Hyperbola Hidden within a Hyperboloid

A quadric surface is a surface with the equation \(Ax^2+By^2+Cz^2+Dxy+Exz+Fyz+Gx+Hy+Iz+J=0\). Depending on which coefficients are negative, positive, and zero, you can get ellipses, paraboloids, cylinders, cones, and hyperboloids out of this equation. What is interesting about quadric surfaces is that if you take a cross section of the surface, you can get a conic section (ellipse, parabola, or hyperbola) depending on how it's cut. The equation of the cross section is \(Ax^2+By^2+Cxy+Dx+Ey+F=0\). The way you find the equation of the cross section is a bit complicated. First, the equation of the quadric surface has to be simplified. If there is any \(G, H\), or \(I\), you must complete the square with the corresponding \(A, B,\) or \(C\). For any \(D, E\), or \(F\), you must replace \(x,y\),and \(z\) with the parameterized versions and use a \(\theta\) or \(\phi\) that will cancel out the \(xy, xz,\) and \(yz\). After that, put the equation of the plane in the form \(Ax + By + Cz = D\) and solve for one of the variables. Then, replace the variable in the simplified quadric surface equation and now you have the equation of a conic section. If there is any \(C, D\), or \(E\) in the conic section equation, do the same thing as before to get rid of them. After that, you have a recognizable formula for the cross section of the quadric surface.
 

The quadric surface I chose was a hyperboloid of one sheet with the equation \(\frac{x^2}{2^2} + \frac{y^2}{1^2}-\frac{z^2}{.5^2}=1\). This hyperboloid is twice as long in the \(x\) direction and half as tall in the \(z\) direction compared to a standard hyperboloid of one sheet. The intersecting plane is \(x+y+z=0\) which is a plane perpendicular to the vector [1,1,1]. The way my plane intersects the hyperboloid creates a hyperbola. Solving for \(z\) in the plane equation gets me \(z=-x-y\). Plugging that into the hyperboloid equation gets me \(\frac{x^2}{2^2} + \frac{y^2}{1^2}-\frac{(-x-y)^2}{.5^2}=1\). Simplifying gets \(\frac{-15x^2}{4} - 3y^2-8xy=1\). There is no \(D\) or \(E\) in this equation, so we just have to replace \(x\) and \(y\) with their parameterizations which are \(x=x\cos\theta-y\sin\theta\) and \(y=x\sin\theta+y\cos\theta\). The \(\theta\) needed for this simplification is \(\frac{1}{2}*\cot{\frac{-8}{-3.75+3}}\). I have no clue how to represent that in a better way, so from now on, we're gonna use decimal values rounded to four places. After plugging \(\theta\) in and simplifying, the equation we end up with is \(-7.3925x^2+.6425y^2=1\). This is the equation of a thin hyperbola with the vertices close to each other and on the y axis.
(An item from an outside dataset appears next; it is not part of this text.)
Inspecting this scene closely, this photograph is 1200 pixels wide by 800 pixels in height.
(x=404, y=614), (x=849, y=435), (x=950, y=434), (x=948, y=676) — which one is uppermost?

  The reason I chose this quadric surface and intersection is because I think that hyperbolas are the least utilized conic section. Sure, circles, ellipses, and parabolas have more real world practicality, but hyperbolas can be used to locate a point given its distance to three other points. A circle can't do that. As for the quadric surface, a hyperboloid is just a hyperbola rotated about its axis. So now, I get to demonstrate how to find the cross section of a quadric surface using not only a hyperbola, but also what is basically a hyperbola in 3D. I chose the coefficients for the hyperboloid and the intersecting plane to make finding the conic section a little more challenging. A standard hyperboloid and a level plane would be able to demonstrate how conic sections are found, but adding coefficients brings in a few more obstacles to tackle.